According to Fig. 2, DynaEgo maintains the \(F_1\)-Score larger than 0.6, which indicates that DynaEgo maintain a high recommendation quality. Specifically, when \(\#neighbor=15\), DynaEgo achieves an \(F_1\)-Score of 0.628, which outperforms the results of D2P (0.462) and PNCF (0.508) by 36% and 24%, respectively.

4.3 Privacy Evaluation

We use the SuccessRate of the kNN attack as the metric, which indicates the percentage of inferences that are correct (i.e., the items that \(u_t\) has rated).

We consider a recommender system with the configuration of 10 neighbors. An attacker creates 10 sybils, each of whom owns a rating history with parts of \(u_t\)’s rating history (i.e., the auxiliary knowledge). Ideally, each sybil has a neighborhood consisting of \(u_t\) plus 9 other sybils. However, in PPCF schemes, the sybil cannot obtain neighbors as expected, due to the introduced perturbation.

Fig. 2.
figure 2

Utility comparison between D2P, PNCF, and DynaEgo

Fig. 3.
figure 3

Resistance of D2P, PNCF, and DynaEgo to the kNN attack.

In Fig. 3, each point represents the average value of SuccessRate from 50 repeated experiments. It may seem strange at the first sight that the SuccessRate decreases with the increase of auxiliary information. In fact, in PPCF schemes, more auxiliary knowledge increases the probability of other sybils rather than the target user appearing in the neighbors. Since sybil user’s rating history does not have any information about \(u_t\)’s remaining rating history, the increase of sybil users in neighbors has a negative effect on the inferences.

For the non-private scheme, the SuccessRate of kNN attack is 1.0, which indicates that the kNN attack always succeed. In PPCF schemes, the SuccessRate falls significantly. Compared with other PPCF schemes, DynaEgo has lower SuccessRate regardless the percentage of auxiliary knowledge of the attacker.

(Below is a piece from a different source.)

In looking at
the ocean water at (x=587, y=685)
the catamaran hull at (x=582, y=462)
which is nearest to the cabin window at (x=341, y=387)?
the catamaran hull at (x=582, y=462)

4.4 Effect of Social Relationship Weight (\(\alpha \))

We vary the value of parameter \(\alpha \) from 0.1 to 0.9 to observe the change of \(F_1\)-Score and SuccessRate, with the configuration of 80% auxiliary items and 15 neighbors. The larger \(\alpha \) is, the bigger impact the social relationship will have.

Table 1. Effect of \(\alpha \) on privacy and utility

Table 1 indicates that when \(\alpha =0.5\), our scheme will have the best resistance to the kNN attack and a correspondingly lower \(F_1\)-Score value. The privacy protection degrades when \(\alpha \) approaches 0.1 or 0.9.

5 Conclusions

In this paper, we have proposed a social-aware PPCF scheme called DynaEgo. The main idea of DynaEgo is substituting users’ rating histories adaptively, which adopts the Exponential mechanism of DP. Additionally, social relationships are used to design the score function. To evaluate the performance of our scheme, we have conducted experiments on the Epinions data set. The results show that DynaEgo outperforms existent solutions in both utility and privacy protection. Since DynaEgo is independent of any specific recommendation algorithm, it can be applied to all recommender systems that are based on users’ rating histories.